Peace organizations held on Monday a variety of commemorative activities at a war memorial in Berlin to mark the 71st anniversary of the Soviet victory over Nazi Germany in World War II (WWII).
The Soviet Memorial in Treptower Park, located in the southeast of the German capital, is a cemetery for more than 7,000 Soviet soldiers killed in the fight to take Berlin in 1946. It was the largest Soviet military memorial outside the former Soviet Union as dedicated on May 8, 1949.
Wreaths were laid on Monday by the German government as well as embassies of Russia, Belarus and many other countries at the monument to remember the Soviet soldiers buried there.
As a highlight of the commemoration, more than 20 Russian-speaking children and adolescents, dressed in Soviet military uniform, laid flowers to pay tribute to the martyrs of the war.
Peace organizations and leftist parties also held a variety of activities, including open-air exhibitions and art performances, sending a message of peace promotion as well as opposition against xenophobia and extremism.

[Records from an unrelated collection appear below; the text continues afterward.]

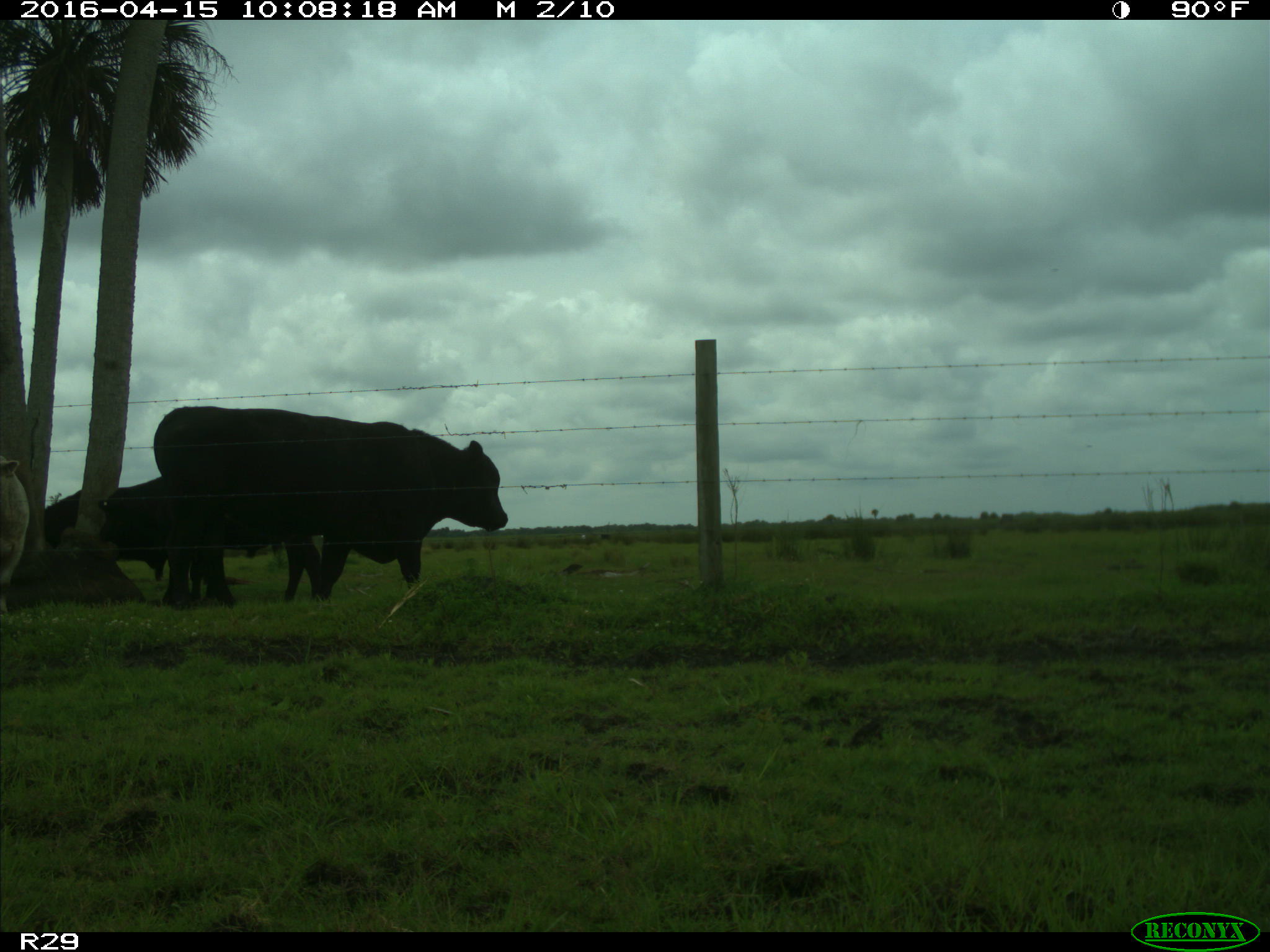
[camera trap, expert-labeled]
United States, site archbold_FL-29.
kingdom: Animalia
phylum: Chordata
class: Mammalia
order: Artiodactyla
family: Bovidae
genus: Bos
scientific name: Bos taurus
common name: domestic cow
Bos taurus (domestic cow).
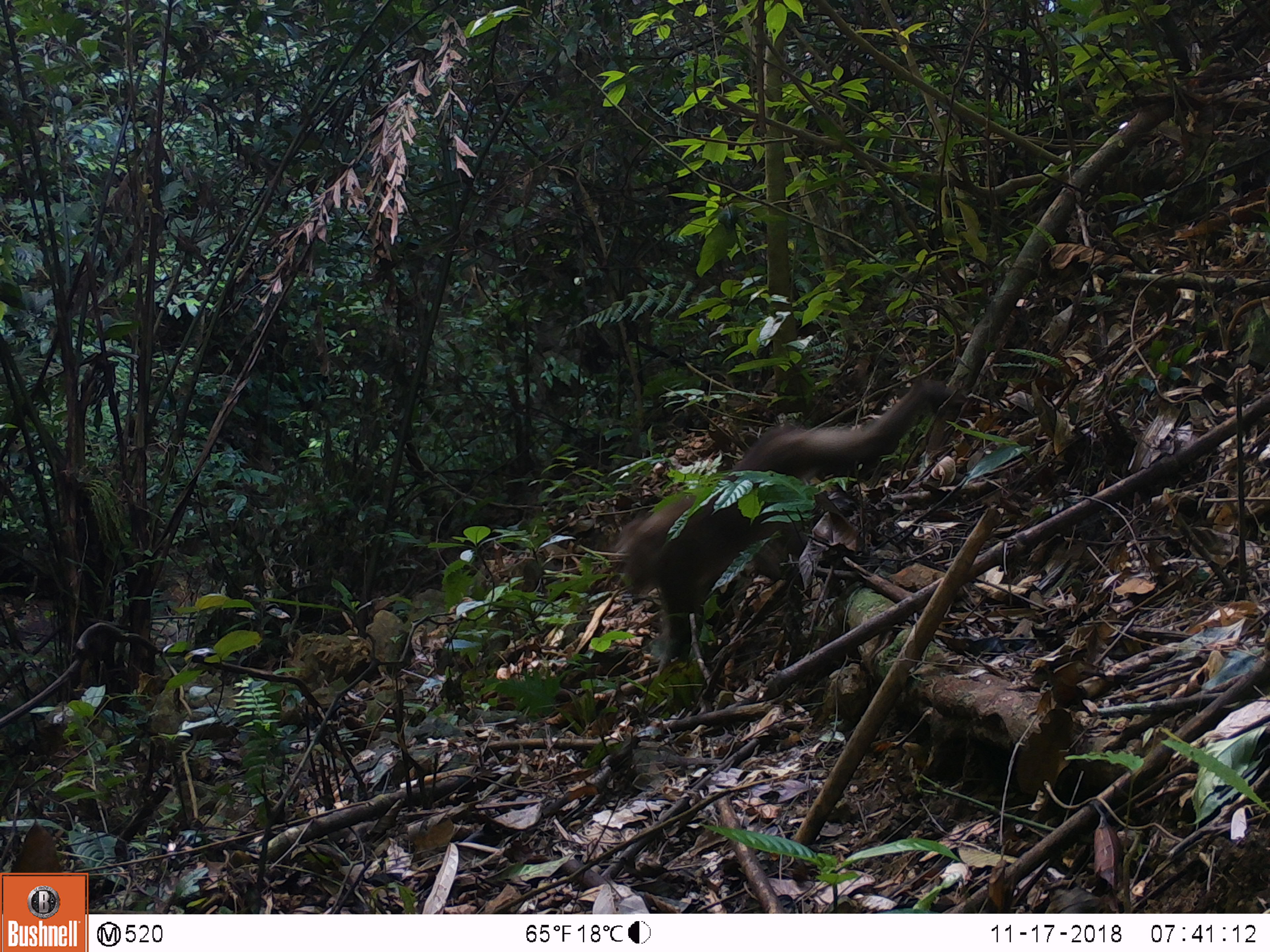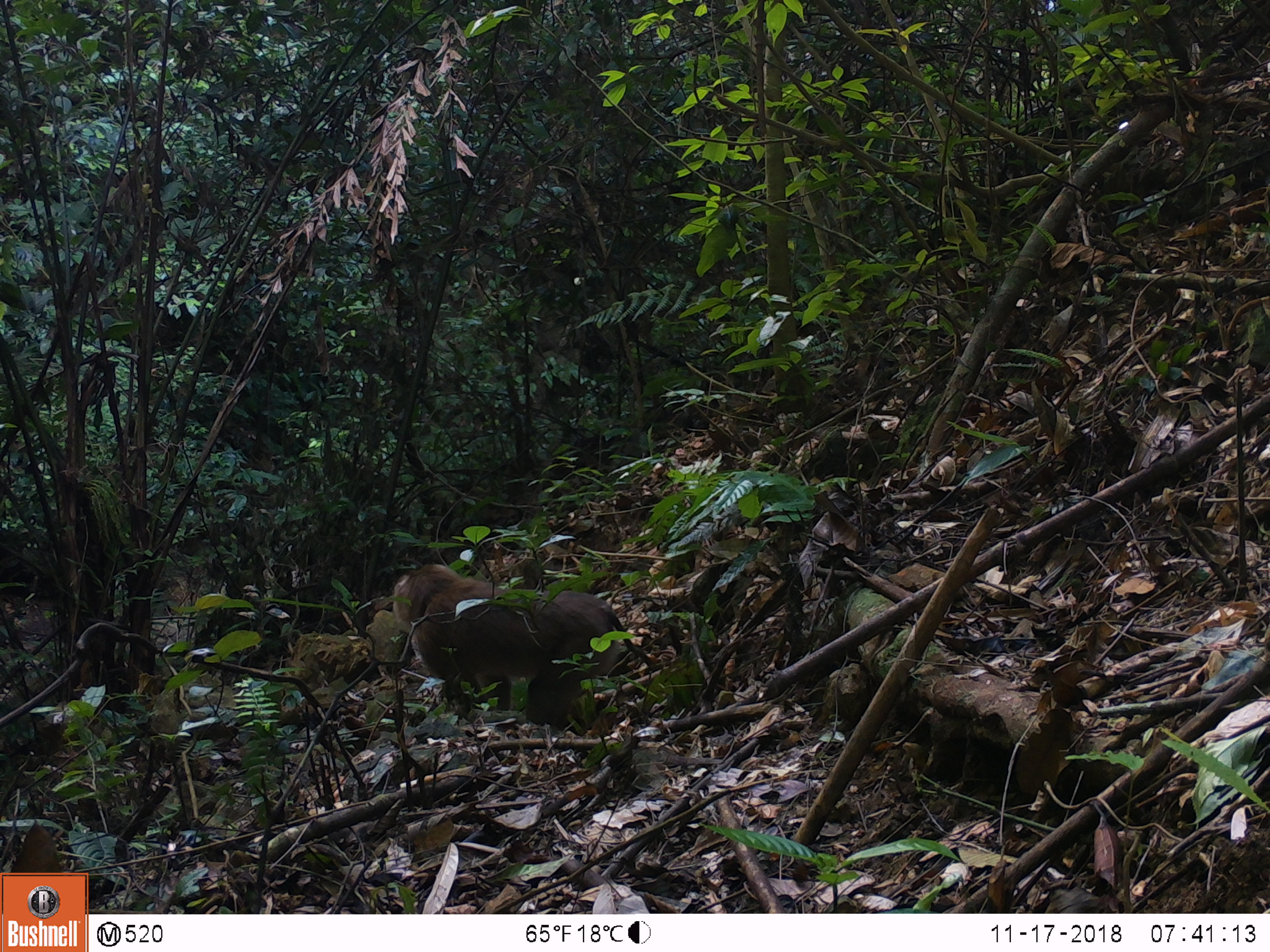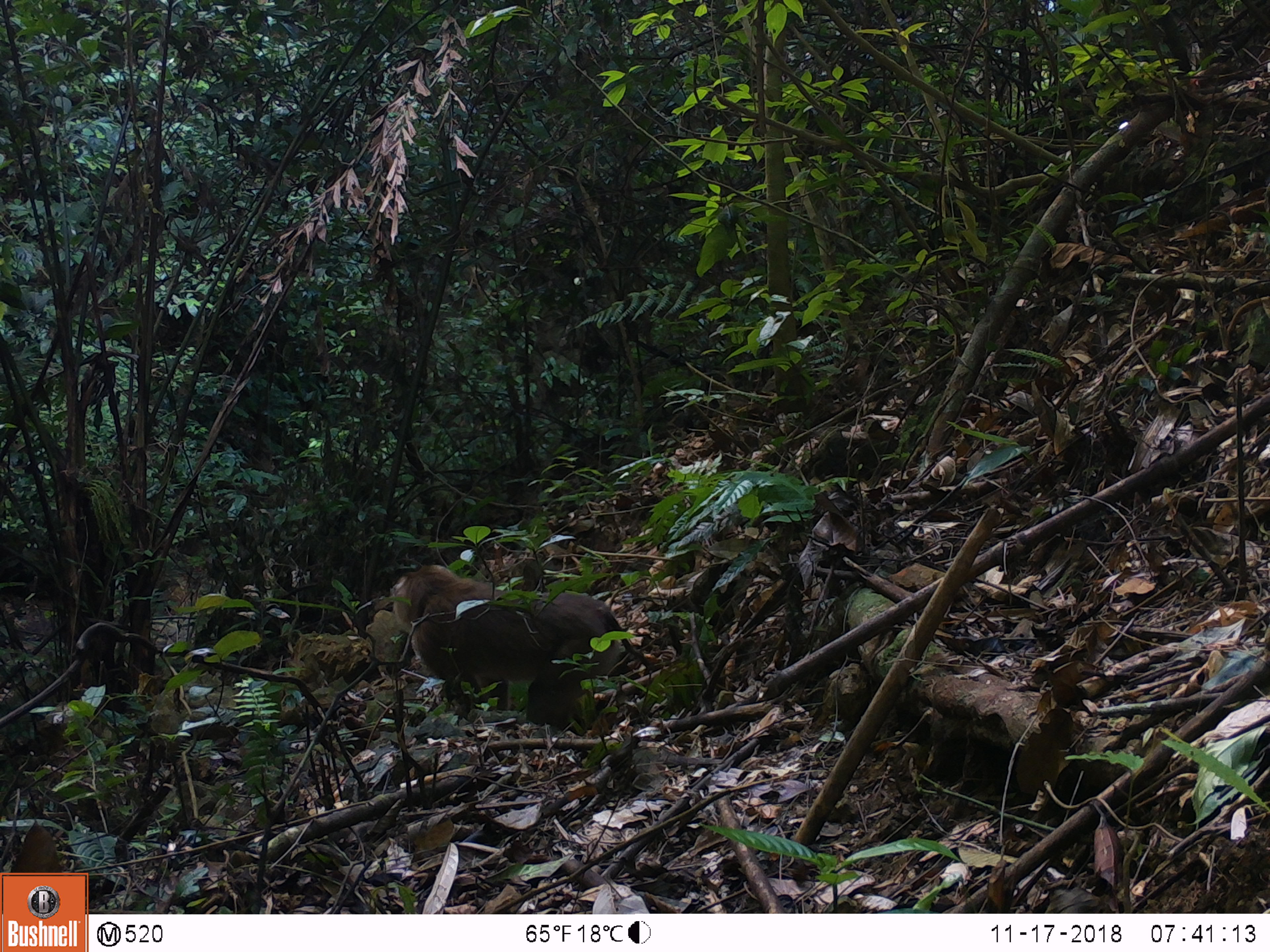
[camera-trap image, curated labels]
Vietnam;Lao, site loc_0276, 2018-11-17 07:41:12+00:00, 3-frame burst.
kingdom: Animalia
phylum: Chordata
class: Mammalia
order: Primates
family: Cercopithecidae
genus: Macaca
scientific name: Macaca nemestrina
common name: pig-tailed macaque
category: pig tailed macaque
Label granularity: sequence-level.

"For Germans, Victory Day is both a day to remember the victims of fascism and a time to celebrate the liberation from fascism," said Sara Schwanke from Berlin, who for the second time came with her family to the victory commemoration in Treptower Park.
She hoped that people today could learn from the history and cherish the hard-won peaceful life by taking part in commemorative events marking the end of WWII.
The Allied forces formally accepted the unconditional surrender of Nazi Germany on May 8, 1945, after years of war started by Adolf Hitler with an attack on Poland in September 1939. The day is celebrated in Europe as Victory Day, or Victory Europe Day.
After WWII ended, the former Soviet Union announced May 9 a public holiday to mark the end of the Great Patriotic War. Since 1996, Russia has staged military parades every year on May 9 at Red Square in Moscow.